PARTS OF THE EXERCISE ->
[1] In the reflection on Jesus's teaching on wealth, which album is quoted for the phrase "diamonds on the souls of [my] shoes"?
[2] Transcribe the reflection on Jesus's teaching on wealth word for word, everything from "A reflection on" down to "by Kendrick Lamar.".

SUPPLIED TEXT ->
## start

A reflection on Jesus's Teaching on Wealth, Affluence, & Generosity, featuring discussions of the rich young ruler, Peter Singer and the Pond Case, and How Much A Dollar Cost? by Kendrick Lamar.

I can identify with the rich young ruler—well, despite that I am neither rich… nor young… nor a ruler.

But I wonder why. Is it the desire to get everything right? The temptation to think that’s where my worth and God’s acceptance comes from? Maybe it’s the desire for advice—the wisdom and way Jesus offers. But then I worry it’s really the reaction of grief the young man displays, when Jesus suggests the only thing he lacks is selling everything he has.

“Everything? Like, literally everything?”

I have a hard enough time thinking about giving up my extra possessions, the things that are obviously a matter of affluence—the “diamonds on the souls of [my] shoes,” to quote Paul Simon’s well-nigh perfect album Graceland.

## end

ENTRIES PROVIDED ->

## start

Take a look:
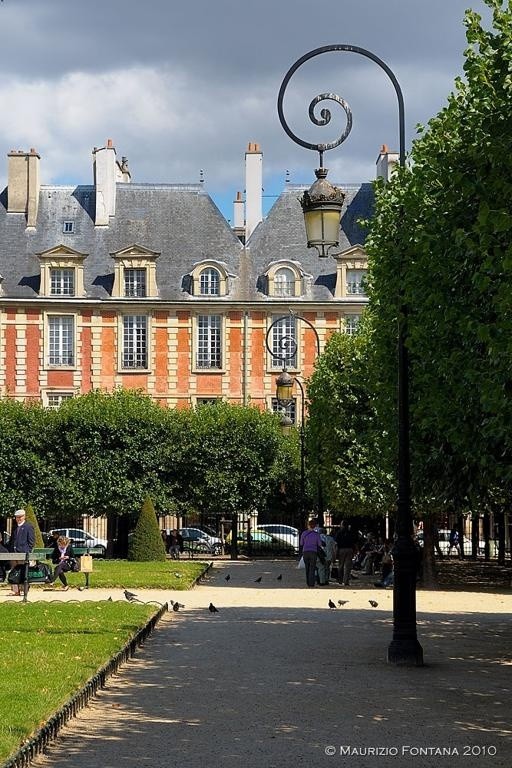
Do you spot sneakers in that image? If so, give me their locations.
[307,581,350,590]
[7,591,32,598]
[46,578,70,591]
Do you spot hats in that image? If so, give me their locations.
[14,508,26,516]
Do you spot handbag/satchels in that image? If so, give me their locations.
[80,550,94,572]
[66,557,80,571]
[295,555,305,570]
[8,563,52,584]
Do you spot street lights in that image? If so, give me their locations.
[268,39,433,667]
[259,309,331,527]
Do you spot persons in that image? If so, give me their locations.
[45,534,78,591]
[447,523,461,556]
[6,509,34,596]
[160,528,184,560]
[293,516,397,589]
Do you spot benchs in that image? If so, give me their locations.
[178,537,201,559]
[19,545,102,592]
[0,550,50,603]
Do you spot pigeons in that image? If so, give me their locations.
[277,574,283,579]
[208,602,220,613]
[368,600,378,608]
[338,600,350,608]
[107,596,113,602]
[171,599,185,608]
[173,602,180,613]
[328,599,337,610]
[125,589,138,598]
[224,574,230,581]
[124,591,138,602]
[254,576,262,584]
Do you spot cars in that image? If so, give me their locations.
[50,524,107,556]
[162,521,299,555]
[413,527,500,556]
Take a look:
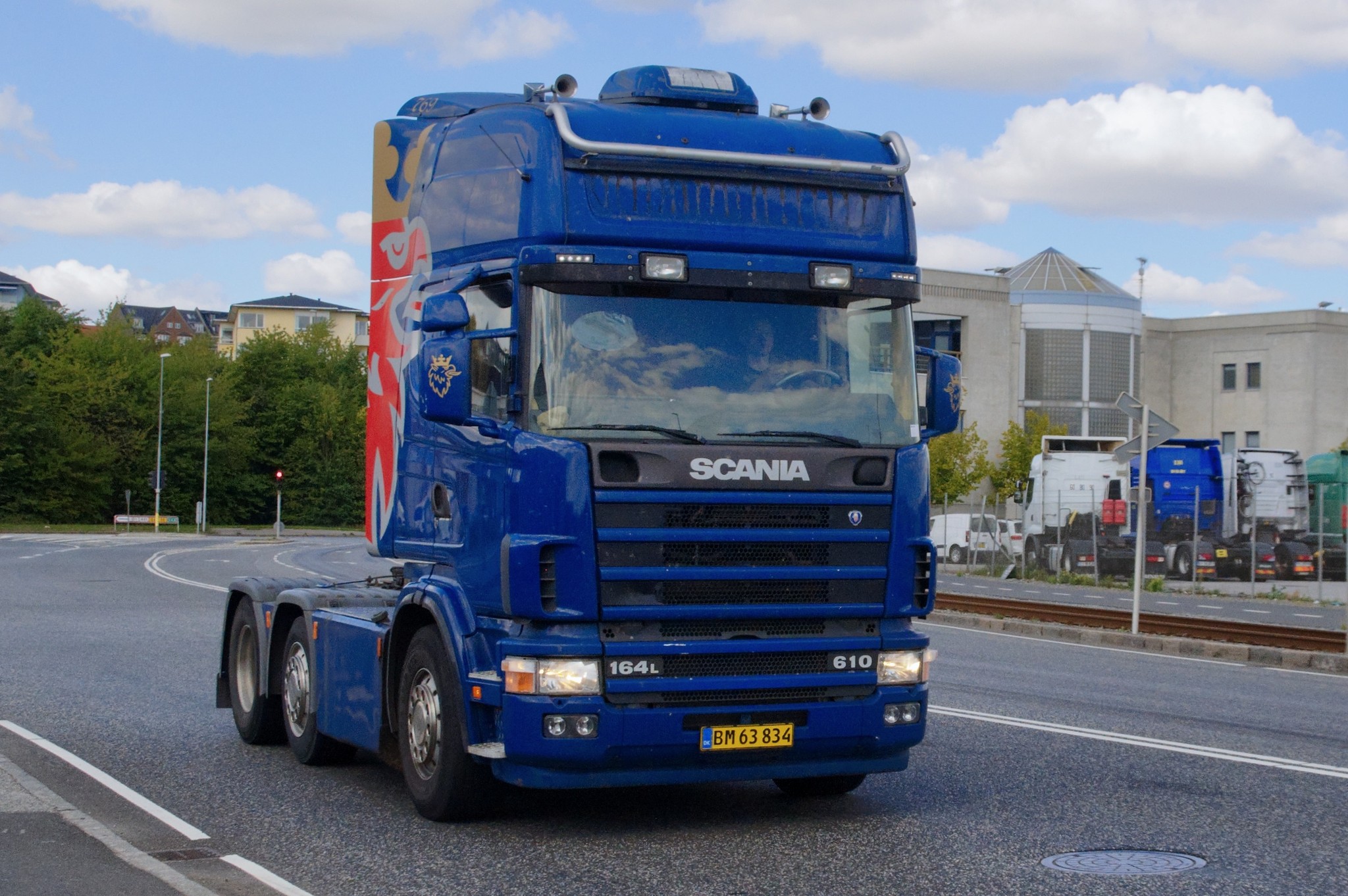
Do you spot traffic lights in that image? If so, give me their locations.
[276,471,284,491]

## end

SOLUTIONS PER TASK ->
[1] Paul Simon's album Graceland.

[2]
A reflection on Jesus's Teaching on Wealth, Affluence, & Generosity, featuring discussions of the rich young ruler, Peter Singer and the Pond Case, and How Much A Dollar Cost? by Kendrick Lamar.